Category Archives: Socio-Economic

Tables/Graphs on subjects that catch my fancy. Some might migrate to dashboards and/or apps
Suggestions welcome but will only be acted on if they interest me and are within my powers to implement

TV shows rated by episode as a Shiny App

A few days ago there was an interesting R based article by diffuseprior on the decline and fall in the quality of The Simpsons

The author scraped results from GEOS, an online survey of TV programs, and applied the R package changepoint to offer an analysis of the show over time

This seemed a candidate for a Shiny App, as there are another gross of shows on GEOS. 24 follows a similar pattern to ‘The Simpsons’  although this well-defined decline is by no means universal

24

.  Although using this app multiplies the quantity of charts available, its automation precludes some of the difficult-to-accomplish, data munging done in the original post e.g excluding specials. This will cause some distortion

I have adapted diffuseprior’s code in a few respects

  1. I used the the readHTMLTable from the XML package as the data is contained in a tabular form
  2. I used ggplot for the graph rather than base plot. This took a bit more work but enabled me to  display visually the relative number of voters for each episode of a show
  3. It is now available as a Shiny App , covering 145 shows, with any new GEOS votes incorporated in real-time

The code is available as a gist 5498431

Analyzing Local Data with a Shiny Web App

A great. recent enhancement for the Shiny App is the ability to upload local files.
Now, in addition to users being able to interact with data provided on the host e.g.
Soccer Tables or via the web, Wikipedia Search Rates they can use apps
to view and analyse their own data

I have knocked up an app based on the 09_upload example provided in the Shiny package. It uploads a small .csv spreadsheet file of school pupil’s scores from a local directory, displays the data and does a couple of analyses.

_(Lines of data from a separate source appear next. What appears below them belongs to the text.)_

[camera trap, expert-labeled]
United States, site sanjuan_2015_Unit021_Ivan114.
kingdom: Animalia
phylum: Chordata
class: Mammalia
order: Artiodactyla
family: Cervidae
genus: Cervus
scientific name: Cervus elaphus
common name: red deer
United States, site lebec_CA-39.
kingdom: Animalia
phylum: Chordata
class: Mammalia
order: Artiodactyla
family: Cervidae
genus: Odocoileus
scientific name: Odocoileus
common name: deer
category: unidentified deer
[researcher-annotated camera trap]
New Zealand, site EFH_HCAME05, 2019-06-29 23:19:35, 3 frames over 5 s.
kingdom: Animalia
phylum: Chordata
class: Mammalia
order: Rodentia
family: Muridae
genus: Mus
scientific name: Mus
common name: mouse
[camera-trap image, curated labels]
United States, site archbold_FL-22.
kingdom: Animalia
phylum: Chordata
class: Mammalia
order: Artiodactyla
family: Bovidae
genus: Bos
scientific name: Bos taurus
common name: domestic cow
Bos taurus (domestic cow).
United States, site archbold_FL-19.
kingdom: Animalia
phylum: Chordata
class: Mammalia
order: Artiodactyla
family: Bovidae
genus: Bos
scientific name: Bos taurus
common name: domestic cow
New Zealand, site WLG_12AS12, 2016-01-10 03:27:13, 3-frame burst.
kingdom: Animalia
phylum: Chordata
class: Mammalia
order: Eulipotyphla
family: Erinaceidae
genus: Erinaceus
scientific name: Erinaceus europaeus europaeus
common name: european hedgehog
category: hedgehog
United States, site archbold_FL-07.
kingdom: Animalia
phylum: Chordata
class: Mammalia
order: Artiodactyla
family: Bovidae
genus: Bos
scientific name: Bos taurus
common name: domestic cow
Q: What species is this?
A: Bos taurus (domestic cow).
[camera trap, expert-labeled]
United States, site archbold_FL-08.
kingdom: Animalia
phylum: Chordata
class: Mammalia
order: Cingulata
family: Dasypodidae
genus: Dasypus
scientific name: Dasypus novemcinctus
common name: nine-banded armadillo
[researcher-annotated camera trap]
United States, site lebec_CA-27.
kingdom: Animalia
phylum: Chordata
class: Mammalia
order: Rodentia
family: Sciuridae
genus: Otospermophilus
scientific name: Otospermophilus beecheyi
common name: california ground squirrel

The ui.R  enables a user to upload a csv file with various parameters, seperator etc.  The example file is downloadable. There are then three tabs showing

  1. The raw data in a gVis Table, which allows sorting and paging
  2. A density graph with the spread of results by term and year
  3. A statistical test to see if there is a difference in marks by gender
?View Code RSPLUS
#ui.R
shinyUI(pageWithSidebar(
  headerPanel("Uploaded File Analysis"),
 
  sidebarPanel(
    helpText("This app is shows how a user can update a csv file from their own hard drive for instant analysis.
In the default case, it uses standard format school marks that could be used by many teachers
Any file can be uploaded but analysis is only available
if the data is in same format as the sample file, downloadable below
"),
    a("Pupil Marks", href="http://dl.dropbox.com/u/25945599/scores.csv"),
    tags$hr(),
    fileInput('file1', 'Choose CSV File from local drive, adjusting parameters if necessary',
              accept=c('text/csv', 'text/comma-separated-values,text/plain')),
 
    checkboxInput('header', 'Header', TRUE),
    radioButtons('sep', 'Separator',
                 c(Comma=',',
                   Semicolon=';',
                   Tab='\t'),
                 'Comma'),
    radioButtons('quote', 'Quote',
                 c(None='',
                   'Double Quote'='"',
                   'Single Quote'="'"),
                 'Double Quote'),
    tags$head(tags$style(type="text/css",
                         "label.radio { display: inline-block; margin:0 10 0 0;  }",
                         ".radio input[type=\"radio\"] { float: none; }"))
 
  ),
  mainPanel(
    tabsetPanel(
      tabPanel("Pupil Marks",
               h4(textOutput("caption1")),
               checkboxInput(inputId = "pageable", label = "Pageable"),
               conditionalPanel("input.pageable==true",
                                numericInput(inputId = "pagesize",
                                             label = "Pupils per page",value=13,min=1,max=25)),
 
               htmlOutput("raw"),
                value = 1),
      tabPanel("Term Details",
               h4(textOutput("caption2")),
               plotOutput("density"),
               htmlOutput("notes2"),
               value = 2),
      tabPanel("Gender difference",
               h4(textOutput("caption3")),
               plotOutput("genderDensity", height="250px"),
               verbatimTextOutput("sexDiff"),
               htmlOutput("notes3"),
               value = 3),
      id="tabs1")
 
)
))

The server.R takes the file, does some processing and provides a list of data which can be rendered into plots and tables

?View Code RSPLUS
# server.R
shinyServer(function(input, output) {
 
  Data

Finally, global.R loads the requisite libraries and houses the script which generated the sample file

?View Code RSPLUS
#global.R
# load required libraries
library(shiny)
library(plyr)
library(ggplot2)
library(googleVis)
library(reshape2)
 
####creation of example data on local directory for uploading####
 
# #load a list of common first names
# faveNames

The app is viewable on glimmer and the code as a gist

Shiny Server – Earthshattering News

As you probably know, I am one of the strongest proponents of the Shiny package for developing interactive web applications

Amongst the latest news from RStudio is that what was planned to be commercial software will now be free and Open Source (AGPLv3 license)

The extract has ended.